As my colleagues have previously discussed, the most immediate challenge stopping facility managers from moving forward with an IoT project is quantifying the ROI or determining practical use-cases. Last month on 14 March, Planon hosted a webinar specifically addressing practical use-cases of the Internet of Things and Smart Buildings.
The idea behind this was to take these industry buzzwords and make them tangible, with a business case to justify their use. During this webinar, we also asked a few questions to see how facility managers view the topic of IoT. The first was to confirm the challenges they are facing.
How organisations approach IoT projects is also influenced by who within the organisation is primarily responsible for the project. Based on responses from webinar attendees, it was reassuring to see that most organisations have an effective collaboration between the facilities and IT departments.
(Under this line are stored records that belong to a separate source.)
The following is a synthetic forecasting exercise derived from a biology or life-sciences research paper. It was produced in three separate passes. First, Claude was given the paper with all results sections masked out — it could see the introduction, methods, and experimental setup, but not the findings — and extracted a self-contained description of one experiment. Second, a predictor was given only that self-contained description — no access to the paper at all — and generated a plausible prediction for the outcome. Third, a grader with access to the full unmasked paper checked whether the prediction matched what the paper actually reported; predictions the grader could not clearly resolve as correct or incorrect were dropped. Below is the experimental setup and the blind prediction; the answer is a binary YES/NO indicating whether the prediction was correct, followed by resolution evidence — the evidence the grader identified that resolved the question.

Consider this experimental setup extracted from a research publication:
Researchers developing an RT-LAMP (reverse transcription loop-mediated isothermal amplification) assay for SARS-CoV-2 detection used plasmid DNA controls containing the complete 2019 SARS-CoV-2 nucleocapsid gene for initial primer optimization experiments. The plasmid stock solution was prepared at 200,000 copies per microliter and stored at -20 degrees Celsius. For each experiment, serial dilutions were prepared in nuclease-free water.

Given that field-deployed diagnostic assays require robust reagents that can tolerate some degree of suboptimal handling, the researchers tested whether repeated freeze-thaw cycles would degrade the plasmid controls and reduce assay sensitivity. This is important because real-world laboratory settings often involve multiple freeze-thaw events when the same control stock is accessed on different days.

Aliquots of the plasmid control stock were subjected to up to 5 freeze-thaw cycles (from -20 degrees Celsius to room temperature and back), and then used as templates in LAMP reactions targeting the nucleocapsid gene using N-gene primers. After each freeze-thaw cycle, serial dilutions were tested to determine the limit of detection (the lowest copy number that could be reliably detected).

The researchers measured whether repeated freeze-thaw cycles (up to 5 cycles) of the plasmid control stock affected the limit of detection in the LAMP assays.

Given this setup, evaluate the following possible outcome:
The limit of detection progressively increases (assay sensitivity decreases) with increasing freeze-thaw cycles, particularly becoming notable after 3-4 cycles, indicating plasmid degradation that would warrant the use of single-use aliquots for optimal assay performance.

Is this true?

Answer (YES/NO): NO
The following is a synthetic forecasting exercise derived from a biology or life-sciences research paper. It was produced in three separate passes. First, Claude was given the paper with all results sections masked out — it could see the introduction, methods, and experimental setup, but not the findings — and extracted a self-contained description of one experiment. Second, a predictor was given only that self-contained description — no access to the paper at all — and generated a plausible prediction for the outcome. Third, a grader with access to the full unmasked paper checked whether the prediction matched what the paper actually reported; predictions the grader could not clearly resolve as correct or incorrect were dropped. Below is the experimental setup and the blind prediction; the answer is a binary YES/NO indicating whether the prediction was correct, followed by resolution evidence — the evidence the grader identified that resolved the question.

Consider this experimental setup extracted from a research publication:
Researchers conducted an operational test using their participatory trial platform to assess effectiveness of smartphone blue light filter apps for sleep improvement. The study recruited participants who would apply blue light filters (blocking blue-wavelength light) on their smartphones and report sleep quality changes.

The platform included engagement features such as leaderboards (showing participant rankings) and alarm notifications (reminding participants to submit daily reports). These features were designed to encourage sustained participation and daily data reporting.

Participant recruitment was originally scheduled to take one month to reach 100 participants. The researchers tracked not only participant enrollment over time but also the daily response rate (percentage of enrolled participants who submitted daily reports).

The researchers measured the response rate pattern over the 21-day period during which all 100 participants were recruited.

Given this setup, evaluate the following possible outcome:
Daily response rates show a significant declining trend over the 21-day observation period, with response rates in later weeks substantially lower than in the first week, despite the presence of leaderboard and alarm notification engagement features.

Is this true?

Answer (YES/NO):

Top three smart building related use cases
However, the primary focus of the webinar was to discuss practical use-cases to help organisations get started. To focus on the most interesting ones, we asked people who registered for the webinar to select the top three smart building related use-cases they were interested in hearing about. The list included these options:
- Improve meeting room occupancy using sensor technology
- Create a healthier workplace with air quality sensors
- Increase building performance by using sensors to predict asset failures
- Reduce cleaning costs by measuring user behaviour
- Improve customer satisfaction through feedback buttons
- Gain insight into real-time space occupancy using desk sensors
- Enhance customer experience with digital assistants, such as Amazon Alexa, for making FM requests
- Improve the employee experience with smart lighting or preferred temperatures
- Improve data quality with automated data collection by using sensors for energy meters, mouse traps, or other devices
- Optimise parking space and enhance your guests’ parking experience using parking sensors
Based on more than 200 responses received before 20 February, we selected the top three use-cases at the time to discuss in the webinar (highlighted below in orange). We continued to get feedback and ultimately got more than 440 responses globally to this poll with the final results shown here.
The top responses seem to focus on cost savings and operating efficiency uses for the Internet of Things, such as predicting asset failures, automating data collection, and improving space utilisation. However, the lowest interest is in the use-cases connected to end-users of a building. Improving customer satisfaction, creating a healthier workplace, and improving the visitor experience were of interest to less than a quarter of those who responded, although improving the employee experience with smart lighting or preferred temperatures got some significant interest.
Customer experience providing value
Despite this focus on cost savings, Planon and other industry leaders believe that customer experience will benefit from the Internet of Things. As one commenter on a Planon LinkedIn discussion observed, “So far, saving costs, space and energy seems to be the main focus [of IoT]. Nothing wrong with that. However, I believe far bigger benefits and returns are yet to come once we make the technology and data work for individual users. Providing them with feedback to support healthy working behaviours, for instance.”
What direction do you see IoT going? What do you believe drives this current focus on cost savings? It could be that it is easier to justify the investment in Smart Buildings when you can define the exact amount saved through space planning. Personally, I look forward to a future where these technologies are used to create more personalised and healthy workplaces.